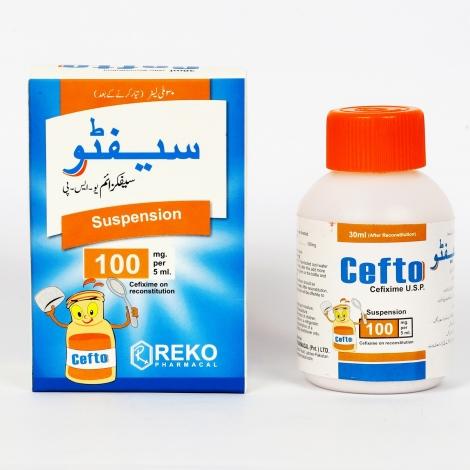 CEFTO 100 mg Dry Suspension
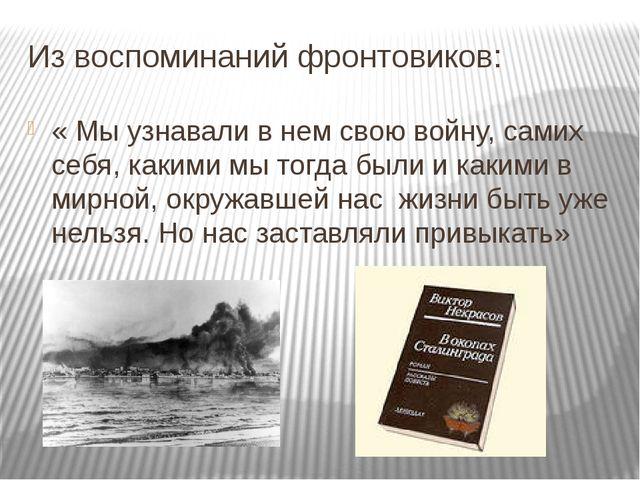 Из воспоминаний фронтовиков: « Мы узнавали в нем свою войну, самих себя, каки...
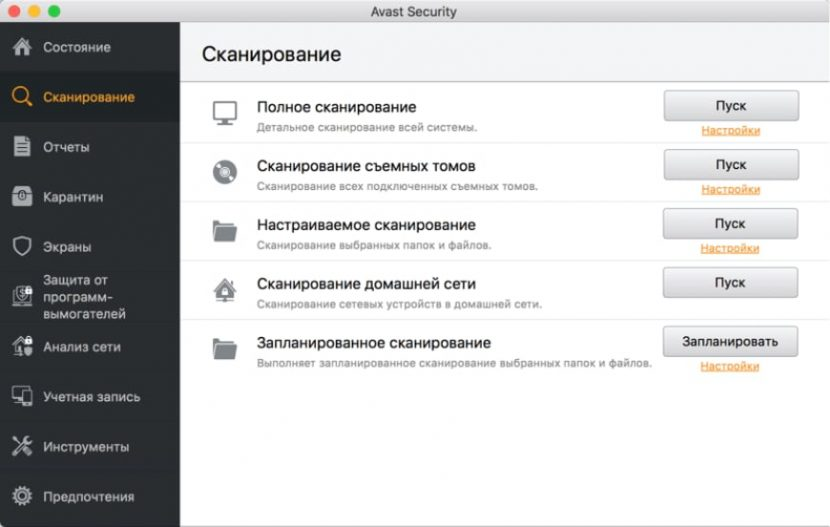 Avast Premium Security для Mac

*WHAT TO PRODUCE*:
Print every line above exactly as given, but not the pictures.

*COMPLETED EXERCISE*:
 CEFTO 100 mg Dry Suspension
 Из воспоминаний фронтовиков: « Мы узнавали в нем свою войну, самих себя, каки...
 Avast Premium Security для Mac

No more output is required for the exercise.